第25話 鮮血嵐土

 死が近づく。




「おにいちゃんっ!!」


「…駄目だ、来るなリエルっ…」




 後ろに逃げればリエルがいる。一度避けられても、追撃されれば彼女も巻き込んでしまう。それにどうせ、痛みでいつまでも動けないだろう。


 ならば。




「……っ!」


「おん?」




 己に渇を入れ、前に、バルヘルトンの方に飛び出した。直接毒を吹きかけてやるのだ。碌に逃げられないのならば死中に活を求めようという魂胆である。




「おうおう、良い根性だなぁ」




 しかしそんな素人考えが通じる相手ではなかった。戦斧を持っていない方の手で腹を殴られた。




「げぁっ…」




 その勢いのまま壁に叩きつけられる。口の中に血の味と嘔吐感が広がった。


 胸の次は腹か畜生め。痛い。


 いや、意図していた展開とは違うが、死ぬほど痛いという点に目を瞑れば悪くない。バルヘルトンはおれの返り血を浴びているから、その臭いに含まれる毒を吸い込んでいる筈であるが、全く堪えた様子がない。だから今度は血を顔に浴びせよう。

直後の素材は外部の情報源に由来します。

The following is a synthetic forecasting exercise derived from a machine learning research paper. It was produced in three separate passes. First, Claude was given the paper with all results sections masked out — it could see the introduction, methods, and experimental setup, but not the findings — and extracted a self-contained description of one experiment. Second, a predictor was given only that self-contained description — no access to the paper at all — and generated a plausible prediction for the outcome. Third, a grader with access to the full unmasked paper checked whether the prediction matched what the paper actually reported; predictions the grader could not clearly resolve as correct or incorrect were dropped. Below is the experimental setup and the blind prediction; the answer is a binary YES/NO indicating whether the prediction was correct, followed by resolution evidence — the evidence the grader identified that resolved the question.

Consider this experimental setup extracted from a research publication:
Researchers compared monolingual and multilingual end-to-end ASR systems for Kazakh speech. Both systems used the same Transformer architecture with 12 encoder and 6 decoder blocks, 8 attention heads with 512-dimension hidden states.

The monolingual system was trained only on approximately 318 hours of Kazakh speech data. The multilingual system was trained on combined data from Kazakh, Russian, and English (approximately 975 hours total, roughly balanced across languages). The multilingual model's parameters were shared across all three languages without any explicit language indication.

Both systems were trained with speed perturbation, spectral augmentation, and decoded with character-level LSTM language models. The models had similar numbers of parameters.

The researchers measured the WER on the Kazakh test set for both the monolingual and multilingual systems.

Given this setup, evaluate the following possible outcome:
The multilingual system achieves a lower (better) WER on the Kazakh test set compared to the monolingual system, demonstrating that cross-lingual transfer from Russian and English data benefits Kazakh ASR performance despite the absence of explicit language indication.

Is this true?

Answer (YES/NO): NO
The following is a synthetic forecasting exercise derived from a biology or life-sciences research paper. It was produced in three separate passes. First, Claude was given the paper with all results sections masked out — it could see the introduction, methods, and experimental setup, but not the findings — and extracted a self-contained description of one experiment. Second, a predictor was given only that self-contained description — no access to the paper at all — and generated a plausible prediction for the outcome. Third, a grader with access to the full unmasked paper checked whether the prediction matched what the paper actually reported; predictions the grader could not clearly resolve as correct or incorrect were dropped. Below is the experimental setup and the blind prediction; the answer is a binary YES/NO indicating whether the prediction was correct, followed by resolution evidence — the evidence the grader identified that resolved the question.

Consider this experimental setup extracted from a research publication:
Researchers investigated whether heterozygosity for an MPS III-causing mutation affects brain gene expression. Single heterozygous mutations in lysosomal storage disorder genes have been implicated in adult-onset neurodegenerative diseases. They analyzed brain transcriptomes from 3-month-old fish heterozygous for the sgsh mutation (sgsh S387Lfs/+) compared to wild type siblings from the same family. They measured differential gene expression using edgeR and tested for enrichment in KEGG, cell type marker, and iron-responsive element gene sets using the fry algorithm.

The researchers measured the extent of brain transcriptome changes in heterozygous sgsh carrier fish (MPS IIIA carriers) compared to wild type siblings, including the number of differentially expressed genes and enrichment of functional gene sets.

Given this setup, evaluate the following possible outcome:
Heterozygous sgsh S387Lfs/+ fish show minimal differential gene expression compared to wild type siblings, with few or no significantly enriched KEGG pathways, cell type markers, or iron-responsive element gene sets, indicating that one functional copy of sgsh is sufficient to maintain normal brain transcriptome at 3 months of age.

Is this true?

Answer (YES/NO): YES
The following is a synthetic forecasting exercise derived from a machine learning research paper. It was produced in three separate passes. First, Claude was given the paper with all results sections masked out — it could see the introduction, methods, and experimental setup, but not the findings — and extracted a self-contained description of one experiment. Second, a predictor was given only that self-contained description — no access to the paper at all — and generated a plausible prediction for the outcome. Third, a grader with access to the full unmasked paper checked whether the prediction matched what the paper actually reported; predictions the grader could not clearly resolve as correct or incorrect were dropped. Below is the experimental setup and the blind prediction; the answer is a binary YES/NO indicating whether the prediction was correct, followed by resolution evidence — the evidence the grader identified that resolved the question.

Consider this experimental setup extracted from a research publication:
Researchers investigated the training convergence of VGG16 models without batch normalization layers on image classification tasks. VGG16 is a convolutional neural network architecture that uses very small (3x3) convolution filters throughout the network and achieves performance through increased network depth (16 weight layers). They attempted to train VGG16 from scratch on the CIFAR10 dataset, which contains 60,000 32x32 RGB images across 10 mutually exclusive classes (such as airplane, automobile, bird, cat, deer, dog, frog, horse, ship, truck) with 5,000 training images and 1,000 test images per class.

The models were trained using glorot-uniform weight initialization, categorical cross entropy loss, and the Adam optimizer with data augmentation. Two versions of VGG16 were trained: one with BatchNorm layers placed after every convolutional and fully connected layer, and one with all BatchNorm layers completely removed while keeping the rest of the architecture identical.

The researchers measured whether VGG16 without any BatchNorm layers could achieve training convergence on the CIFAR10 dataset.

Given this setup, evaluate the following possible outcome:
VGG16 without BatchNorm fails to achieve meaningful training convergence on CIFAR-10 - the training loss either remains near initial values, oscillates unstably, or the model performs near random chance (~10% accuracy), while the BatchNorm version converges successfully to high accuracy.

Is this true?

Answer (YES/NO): YES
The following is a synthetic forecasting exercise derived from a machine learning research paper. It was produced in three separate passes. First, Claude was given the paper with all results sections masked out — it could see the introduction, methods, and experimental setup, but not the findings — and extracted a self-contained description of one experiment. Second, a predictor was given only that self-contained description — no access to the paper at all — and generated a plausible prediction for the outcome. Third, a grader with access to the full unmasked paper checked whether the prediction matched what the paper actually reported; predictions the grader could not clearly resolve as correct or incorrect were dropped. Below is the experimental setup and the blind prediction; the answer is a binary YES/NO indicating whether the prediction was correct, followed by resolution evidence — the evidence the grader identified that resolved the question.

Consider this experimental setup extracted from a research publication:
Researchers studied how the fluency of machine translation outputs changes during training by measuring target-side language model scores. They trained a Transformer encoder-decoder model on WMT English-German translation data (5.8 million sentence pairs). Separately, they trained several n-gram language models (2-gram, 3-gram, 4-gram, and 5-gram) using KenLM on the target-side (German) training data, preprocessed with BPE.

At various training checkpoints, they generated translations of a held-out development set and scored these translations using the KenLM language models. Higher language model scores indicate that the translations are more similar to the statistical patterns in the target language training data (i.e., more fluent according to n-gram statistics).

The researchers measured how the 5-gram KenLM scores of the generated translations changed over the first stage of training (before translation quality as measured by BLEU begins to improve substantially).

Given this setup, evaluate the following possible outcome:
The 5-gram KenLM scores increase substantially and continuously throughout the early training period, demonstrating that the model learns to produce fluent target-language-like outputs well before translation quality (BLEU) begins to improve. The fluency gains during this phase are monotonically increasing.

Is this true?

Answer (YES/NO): NO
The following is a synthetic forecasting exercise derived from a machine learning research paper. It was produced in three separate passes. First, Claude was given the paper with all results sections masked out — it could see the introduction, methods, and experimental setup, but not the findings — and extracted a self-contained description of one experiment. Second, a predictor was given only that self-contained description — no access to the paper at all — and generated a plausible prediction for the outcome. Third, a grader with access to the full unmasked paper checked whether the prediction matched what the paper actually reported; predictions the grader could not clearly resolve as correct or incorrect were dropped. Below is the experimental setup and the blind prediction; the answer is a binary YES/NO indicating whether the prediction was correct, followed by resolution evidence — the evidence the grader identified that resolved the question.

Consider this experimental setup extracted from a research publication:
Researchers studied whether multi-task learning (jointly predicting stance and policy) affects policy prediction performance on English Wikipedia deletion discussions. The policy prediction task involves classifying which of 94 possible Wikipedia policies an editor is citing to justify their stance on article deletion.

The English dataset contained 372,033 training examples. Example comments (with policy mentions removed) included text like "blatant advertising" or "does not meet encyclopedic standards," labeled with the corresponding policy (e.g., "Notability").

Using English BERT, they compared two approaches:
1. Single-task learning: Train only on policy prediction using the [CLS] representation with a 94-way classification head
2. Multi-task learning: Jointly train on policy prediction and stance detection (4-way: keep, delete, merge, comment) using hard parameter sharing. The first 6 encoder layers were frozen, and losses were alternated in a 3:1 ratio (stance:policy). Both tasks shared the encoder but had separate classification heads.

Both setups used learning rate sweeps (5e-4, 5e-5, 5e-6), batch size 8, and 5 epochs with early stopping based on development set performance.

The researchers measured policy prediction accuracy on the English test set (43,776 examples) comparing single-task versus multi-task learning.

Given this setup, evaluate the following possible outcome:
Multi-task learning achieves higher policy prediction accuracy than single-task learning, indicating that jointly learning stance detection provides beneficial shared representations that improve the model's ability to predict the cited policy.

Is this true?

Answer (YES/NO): NO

 おれは溢れる血をバルヘルトンへ向けて思い切り吹き出した。行儀が悪いけれども、やむを得ない。




「うおっ、きったね――ぐっ!?」


「お代わりもあるぞっ…!」


「てめぇっ…何を…!?」




 奴は顔を逸らしたので、殆どかからなかった。流石裏社会に名を轟かせた男、おれなぞが敵う相手ではないのだろうが、それでも僅かに、飛沫程度であろうが口に入ったらしい。バルヘルトンはただそれだけで大きくよろめいた。その隙に痛い怠いと文句を垂れる身体を無理やり動かして、血で濡らした手をヘルメットの下から口に向けて突っ込んだ。




「…ははっ…お前、面白いなぁ?」


「っ…」




 だが、バルヘルトンはすぐに己を取り戻しおれの腕を掴んだ。




「さっきからどこか身体の調子がおかしいと思ってたが、お前、血に毒か何か仕込んでやがったな?人間にしちゃ随分イカレてるな」




 言いつつ、もう片方の手でおれの首を掴んで力を込めた。




「つまり血が出ないようにすりゃ良いわけだ」


「…ぁ、…」




 窒息死――いや、首を折るつもりか。




 …嗚呼、おれもここまでか。いよいよ体が動かない。まだ若いのに黄泉路を辿るのは勿体ないと思うが、このような状況では如何ともし難い。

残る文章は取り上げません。